If correct, that would mean that even in 20 years' time the scale of marital breakdown in Ireland among the middle-aged could be no more than half the present overall breakdown rate in Britain.

This runs contrary to the kind of fears expressed by some Catholic Church leaders at the time of the divorce referendums of 1986 and 1995.

Moreover - although this is, of course, influenced by a time-lag effect - at this stage less than half of marriage breakdowns have led to divorce.

However, in the four years between the last two censuses this ratio of divorces to breakdowns rose by one-third, and this divorce-to-breakdown ratio is likely to continue to increase in the years ahead - rising eventually, I would judge, towards a situation in which perhaps two-thirds of all breakdowns might end in divorce. But, even if this happens, on the basis of the breakdown rate rising to about 25 per cent in 2025, the divorce rate would be unlikely by then to have reached a figure significantly above one-sixth of all marriages. That would be in line with the rate that I forecast at the time of the 1986 divorce referendum.

What proportion of women who have gone through a divorce then remarry? So far this has occurred following only 30 per cent of divorces.

The fact that this ratio is currently so low will surprise many people as there was a widespread assumption that the demand for the introduction of divorce from the 1970s onwards was mainly a reflection of a desire on the part of people whose marriages had broken down to enter into second unions recognised by the State.

In fact fewer than expected of those whose marriages have broken down and who have entered into second unions have felt a need to regularise their situation by entering into marriage for a second time.

To some degree this reflects the fact that a minority of couples have chosen cohabitation rather than marriage, at least for a period. The 2006 census recorded 119,000 couples of the opposite sex reporting cohabitation but that is only 7 per cent of all couples living together. However, more than one-third of these had children and reported co-habitation had risen by more than half since 2002.

As might have been expected, marriage breakdown remains more frequent in urban than rural Ireland.

Thus in our main cities the breakdown rate is on average 40 per cent higher than elsewhere in the country. Indeed in the case of the city of Limerick, marriage breakdown is almost twice as high as it is outside our five main centres and is 40 per cent higher there than in Dublin. This Limerick phenomenon would seem to merit further study.

There is also a strong case for research into the impact of marriage breakdown on the children involved. As far as I am aware, we have no information on the proportion of children involved in such breakdowns, nor on how they are affected by the separation of their parents. We do not even know what proportion of them retain contact with both of their parents.

For a country which likes to think of itself as child-oriented and child-caring, we are remarkably insensitive to issues of this kind - just as we have almost totally neglected the issue of pre-schooling, and have made grossly inadequate provision for parental leave to facilitate caring for very young children by working parents.

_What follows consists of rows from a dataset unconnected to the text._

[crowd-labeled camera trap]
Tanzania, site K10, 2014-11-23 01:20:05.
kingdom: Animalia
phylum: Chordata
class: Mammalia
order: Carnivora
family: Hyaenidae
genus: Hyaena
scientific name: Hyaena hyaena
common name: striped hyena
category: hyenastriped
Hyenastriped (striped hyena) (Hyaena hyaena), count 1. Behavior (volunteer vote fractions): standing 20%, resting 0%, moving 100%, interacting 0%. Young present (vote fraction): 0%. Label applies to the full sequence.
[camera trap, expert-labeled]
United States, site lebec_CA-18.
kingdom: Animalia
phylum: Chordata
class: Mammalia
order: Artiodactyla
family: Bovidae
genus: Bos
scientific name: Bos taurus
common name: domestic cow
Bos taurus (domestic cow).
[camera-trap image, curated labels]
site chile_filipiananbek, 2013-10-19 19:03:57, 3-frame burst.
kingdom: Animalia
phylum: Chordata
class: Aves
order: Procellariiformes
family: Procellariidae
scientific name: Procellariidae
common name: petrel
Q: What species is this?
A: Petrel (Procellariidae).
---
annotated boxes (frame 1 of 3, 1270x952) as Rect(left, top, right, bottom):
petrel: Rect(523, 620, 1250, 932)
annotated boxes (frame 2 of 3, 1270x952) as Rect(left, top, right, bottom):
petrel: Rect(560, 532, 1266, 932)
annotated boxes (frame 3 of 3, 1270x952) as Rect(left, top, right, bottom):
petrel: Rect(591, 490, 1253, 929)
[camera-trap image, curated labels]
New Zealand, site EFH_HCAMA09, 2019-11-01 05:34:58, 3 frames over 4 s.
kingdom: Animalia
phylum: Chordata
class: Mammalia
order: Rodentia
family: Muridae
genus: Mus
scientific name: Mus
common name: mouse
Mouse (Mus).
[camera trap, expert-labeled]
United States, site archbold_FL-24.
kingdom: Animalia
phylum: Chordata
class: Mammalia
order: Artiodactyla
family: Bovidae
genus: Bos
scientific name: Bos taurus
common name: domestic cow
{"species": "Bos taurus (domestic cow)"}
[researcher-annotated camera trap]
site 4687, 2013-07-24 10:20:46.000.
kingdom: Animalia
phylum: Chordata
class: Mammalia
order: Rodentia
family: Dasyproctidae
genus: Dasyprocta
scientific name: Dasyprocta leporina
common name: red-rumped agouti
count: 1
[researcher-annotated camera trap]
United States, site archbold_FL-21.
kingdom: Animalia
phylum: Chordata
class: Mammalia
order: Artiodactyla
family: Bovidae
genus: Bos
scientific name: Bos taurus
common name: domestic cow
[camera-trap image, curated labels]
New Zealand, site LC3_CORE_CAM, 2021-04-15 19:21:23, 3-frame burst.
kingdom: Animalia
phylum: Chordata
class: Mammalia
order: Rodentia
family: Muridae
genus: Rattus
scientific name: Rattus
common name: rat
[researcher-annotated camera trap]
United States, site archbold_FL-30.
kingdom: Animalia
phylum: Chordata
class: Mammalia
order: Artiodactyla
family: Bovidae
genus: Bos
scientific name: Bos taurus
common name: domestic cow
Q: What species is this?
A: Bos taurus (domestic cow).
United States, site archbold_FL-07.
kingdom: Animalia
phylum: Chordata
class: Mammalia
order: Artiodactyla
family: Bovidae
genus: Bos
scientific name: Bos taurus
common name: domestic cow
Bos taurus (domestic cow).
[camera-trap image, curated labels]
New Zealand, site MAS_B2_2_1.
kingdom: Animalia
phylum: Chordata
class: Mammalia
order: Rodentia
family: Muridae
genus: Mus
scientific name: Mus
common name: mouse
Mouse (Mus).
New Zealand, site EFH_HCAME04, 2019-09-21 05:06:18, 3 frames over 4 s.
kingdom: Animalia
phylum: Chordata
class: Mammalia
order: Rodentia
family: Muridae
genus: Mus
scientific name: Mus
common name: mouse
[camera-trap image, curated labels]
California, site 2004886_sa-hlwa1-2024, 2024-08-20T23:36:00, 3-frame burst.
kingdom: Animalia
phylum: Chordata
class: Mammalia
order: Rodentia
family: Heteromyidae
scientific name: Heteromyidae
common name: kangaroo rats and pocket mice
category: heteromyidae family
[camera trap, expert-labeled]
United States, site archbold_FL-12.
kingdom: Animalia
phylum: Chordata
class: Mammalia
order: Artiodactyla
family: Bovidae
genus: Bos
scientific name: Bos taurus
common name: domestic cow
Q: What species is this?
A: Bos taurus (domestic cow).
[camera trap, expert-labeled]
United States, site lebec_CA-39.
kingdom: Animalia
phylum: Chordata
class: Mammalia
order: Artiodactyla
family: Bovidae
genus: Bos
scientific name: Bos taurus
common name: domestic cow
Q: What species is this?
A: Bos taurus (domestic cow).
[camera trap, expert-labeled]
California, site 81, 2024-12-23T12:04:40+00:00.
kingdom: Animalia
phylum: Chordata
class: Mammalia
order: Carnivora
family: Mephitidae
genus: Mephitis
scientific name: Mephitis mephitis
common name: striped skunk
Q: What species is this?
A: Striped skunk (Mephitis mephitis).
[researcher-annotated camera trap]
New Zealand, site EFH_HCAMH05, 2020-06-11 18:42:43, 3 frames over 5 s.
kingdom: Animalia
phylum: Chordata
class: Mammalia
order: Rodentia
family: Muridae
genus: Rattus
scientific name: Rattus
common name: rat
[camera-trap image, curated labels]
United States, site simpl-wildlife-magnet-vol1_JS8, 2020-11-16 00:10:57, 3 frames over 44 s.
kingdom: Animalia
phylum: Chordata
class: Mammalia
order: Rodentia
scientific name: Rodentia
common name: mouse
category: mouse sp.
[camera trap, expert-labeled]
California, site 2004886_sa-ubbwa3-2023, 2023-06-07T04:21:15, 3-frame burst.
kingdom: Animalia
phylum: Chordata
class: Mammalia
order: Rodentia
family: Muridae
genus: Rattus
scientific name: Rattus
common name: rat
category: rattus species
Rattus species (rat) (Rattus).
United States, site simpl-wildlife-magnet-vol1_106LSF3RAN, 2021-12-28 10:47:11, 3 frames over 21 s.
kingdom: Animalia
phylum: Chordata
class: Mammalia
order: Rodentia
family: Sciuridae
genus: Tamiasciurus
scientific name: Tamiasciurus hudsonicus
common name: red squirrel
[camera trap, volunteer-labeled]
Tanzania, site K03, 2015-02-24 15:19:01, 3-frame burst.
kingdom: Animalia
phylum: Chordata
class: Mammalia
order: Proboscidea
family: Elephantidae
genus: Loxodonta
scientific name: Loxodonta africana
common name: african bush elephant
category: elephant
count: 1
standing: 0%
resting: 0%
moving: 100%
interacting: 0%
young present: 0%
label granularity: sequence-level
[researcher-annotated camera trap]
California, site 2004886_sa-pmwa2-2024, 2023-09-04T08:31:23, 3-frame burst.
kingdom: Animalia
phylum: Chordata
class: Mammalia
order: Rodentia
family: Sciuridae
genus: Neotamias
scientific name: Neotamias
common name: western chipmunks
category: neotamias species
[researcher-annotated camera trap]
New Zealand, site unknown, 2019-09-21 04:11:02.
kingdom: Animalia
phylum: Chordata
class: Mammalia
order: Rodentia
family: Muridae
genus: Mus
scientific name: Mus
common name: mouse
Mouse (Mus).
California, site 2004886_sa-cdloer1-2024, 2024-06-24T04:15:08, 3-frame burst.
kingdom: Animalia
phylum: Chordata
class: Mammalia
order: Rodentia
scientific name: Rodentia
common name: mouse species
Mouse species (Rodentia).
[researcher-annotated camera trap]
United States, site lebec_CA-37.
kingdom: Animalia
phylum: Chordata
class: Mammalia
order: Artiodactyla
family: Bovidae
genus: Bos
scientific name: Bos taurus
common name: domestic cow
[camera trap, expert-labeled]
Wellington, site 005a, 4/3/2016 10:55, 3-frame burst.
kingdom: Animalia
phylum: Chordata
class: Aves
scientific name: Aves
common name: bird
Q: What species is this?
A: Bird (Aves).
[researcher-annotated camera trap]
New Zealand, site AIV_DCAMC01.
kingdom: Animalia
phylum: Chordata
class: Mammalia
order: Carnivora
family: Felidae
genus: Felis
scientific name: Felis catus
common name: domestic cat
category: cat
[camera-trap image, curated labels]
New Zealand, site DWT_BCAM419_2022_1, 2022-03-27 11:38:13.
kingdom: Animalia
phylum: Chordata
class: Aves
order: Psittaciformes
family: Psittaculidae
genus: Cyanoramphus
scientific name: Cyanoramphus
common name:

The insensitivity of our government system to such social issues was vividly demonstrated some years ago when, through the introduction of tax individualisation, incentives were introduced to encourage parents, including those with young children, to re-enter employment - even when they might have preferred to care for their children themselves, if they could have afforded it.

I believe that parents should be left free, without misguided economically-oriented State interventions, to decide for themselves the extent to which both of them should work when their children are young.

The whole area of childcare, especially in the case of less well-off parents, including single mothers, who find it necessary to work while their children are young, has also been grossly neglected by our governments.

Through such social neglect we are storing up problems for our society in the decades to come.